With two rounds left in the Myanmar National League, a recent decision on how to address the expulsion of Nay Pyi Taw has added to discontent among clubs at both the top and bottom end of the league table.
By HTUN KHAING | FRONTIER
THE MYANMAR Football Federation has been accused of breaching rules set by governing body FIFA as the fallout continues over the decision by Myanmar National League to expel Nay Pyi Taw FC in mid-season for not paying its players.
Nay Pyi Taw FC was expelled by the MNL at an emergency committee meeting on September 12. At the same time, the federation ruled that clubs scheduled to play Nay Pyi Taw in the remaining rounds would be given a 3-0 win and awarded three points. However, the MNL – which is run by the Myanmar Football Federation – said results will stand from games that have already been played against Nay Pyi Taw FC.
Even the coach of the team that has benefited the most from the decision is upset. The MFF had “better not do that. They must follow the FIFA rules,” Yadanarbon FC coach Mr René Desaeyere told reporters on September 30. The 70-year-old Belgian was speaking after the Bogyoke Aung San Shield semi-final between Yadanarbon and Yangon United FC at Thuwanna Stadium in Yangon, a match that ended in a draw.
If a club resigned from a tournament in an international competition, all its results for the season would be declared null and void, he said. The MNL solved the problem its way and its decision has implications for determining the championship this year.
The decision has implications at both the top and bottom of the table, Desaeyere noted.
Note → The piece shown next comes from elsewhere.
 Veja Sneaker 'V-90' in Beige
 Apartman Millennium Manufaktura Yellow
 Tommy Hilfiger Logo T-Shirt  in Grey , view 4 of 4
As a result, GFA FC – a team representing Chin State that was promoted along with Nay Pyi Taw to the top league for the 2017 season from the MNL’s second-tier competition – can no longer escape relegation.
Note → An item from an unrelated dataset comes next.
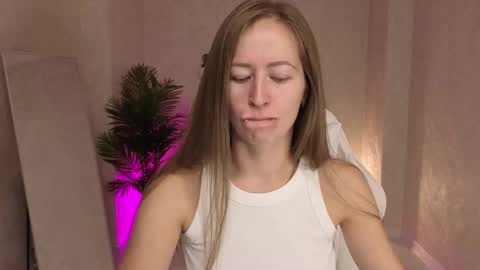 bella_li__ online show from September 11, 2025, 3:17 am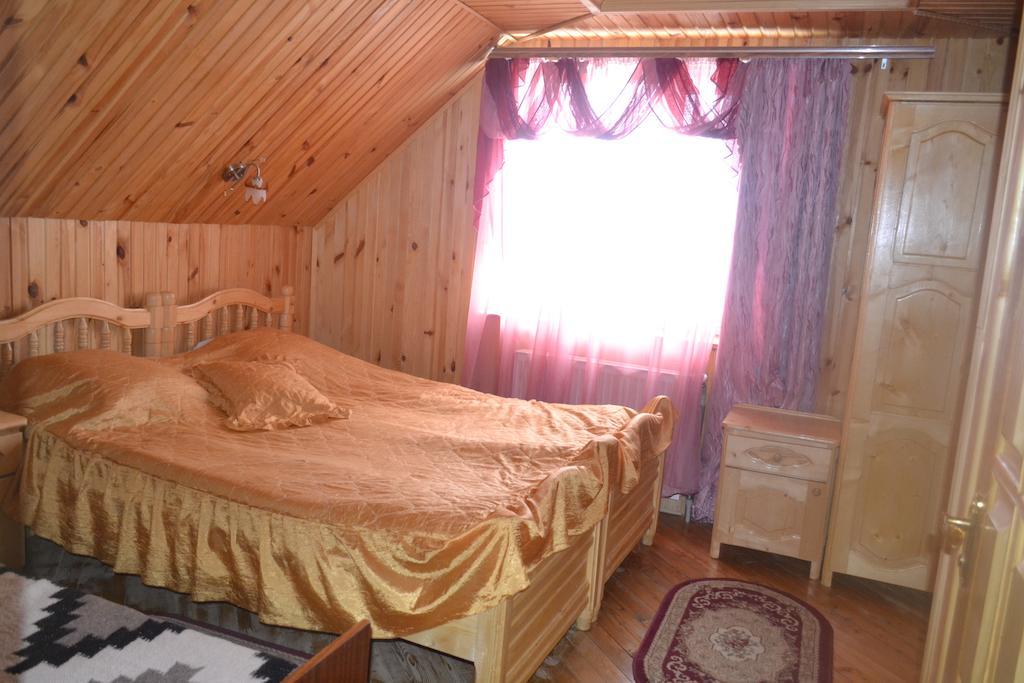 Sadyba Hatynka Yaremche Habitación foto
As of early October, GFA had only 10 points after playing 18 matches and was battling with Hantharwady United FC to avoid going back down to MNL-2. While GFA has already played Nay Pyi Taw twice, Hantharwady collected an automatic three points on October 14, when it was scheduled to have played Nay Pyi Taw.
As a result of those three points, GFA will not be able to catch Hantharwady United, even if the Chin team won all of its remaining games.
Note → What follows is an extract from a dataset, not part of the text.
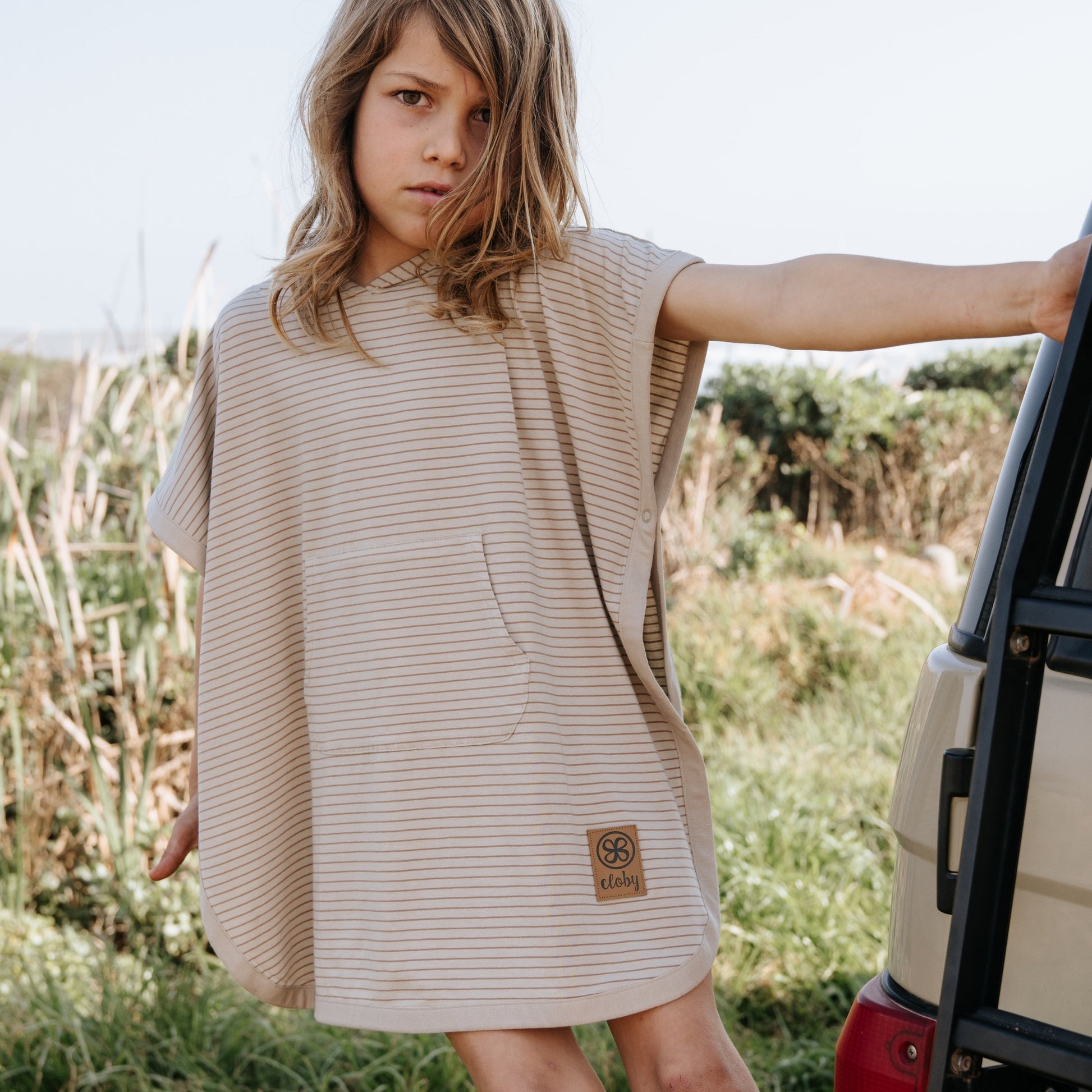 Sandy Beach / Peanut Brown kinder poncho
“Because of this decision, GFA doesn’t want to play anymore,” Desaeyere said.
GFA was so upset at the MFF decision its players refused to show for a scheduled game against Yadanarbon at Aung San Stadium in Yangon on September 19. The Chin club subsequently sent a letter to the league seeking permission to quit with immediate effect, but it eventually agreed to a request from the league’s governing body to see out the season.
KB Siang Cung Lian, the general manager of GFA, told Frontier on October 12 that the Nay Pyi Taw decision was the club’s main complaint.
“We don’t get any advantage from it, because we have already played Nay Pyi Taw. We don’t think it is fair,” he said. “But we want to run our club so we decided to accept the league’s offer [to continue].”
The decision to award points to teams due to have played Nay Pyi Taw has also left some clubs crying foul because they say it has unfairly ended their championship hopes.
As of October 13, Shan United, Yangon United and Yadanarbon were the leading contenders for the championship. Shan United topped the ladder on 45 points, followed by Yangon United (43) and Yadanarbon (41), although the Mandalay club had a game in hand.
The MFF points decision and GFA’s certain relegation from the competition has put Yadanarbon in a strong position to take the championship. Of its four remaining matches, two were to be played against Nay Pyi Taw and GFA, which now has little to play for.
Yangon United, the most successful club in the MNL, will pick up three points and three goals on October 22, when it was due to play Nay Pyi Taw.
The biggest loser is Shan United, because it has already played Nay Pyi Taw and GFA.
The ladder-leading team defeated Nay Pyi Taw in both matches and had a win and a draw against GFA.
Shan United coach U Soe Myat Min, a former national team captain, was quietly critical of the MFF’s points decision, saying he would have preferred a better plan.
The points decision and the draw for the rest of the season have put Shan United at an unfair disadvantage, a situation acknowledged by Soe Myat Min, who said the side would have to struggle harder than its rivals for the championship.
Shan United closes the season with a tough match schedule, with up to five games, including MNL and knock-out encounters.
However, its closest rivals, Yangon United and Yadanarbon, will both be able to skip a match – and earn easy points – because they were due to play Nay Pyi Taw.
Shan United also has some travelling to do in the coming weeks, with matches in Taunggyi, Mandalay and Yangon. The team will have to travel about 2,900 kilometres (1,800 miles) in barely two weeks.
The situation confronting the team had made it heavy-hearted, said Soe Myat Min.
“We hope there will be no problems like this next season,” he said.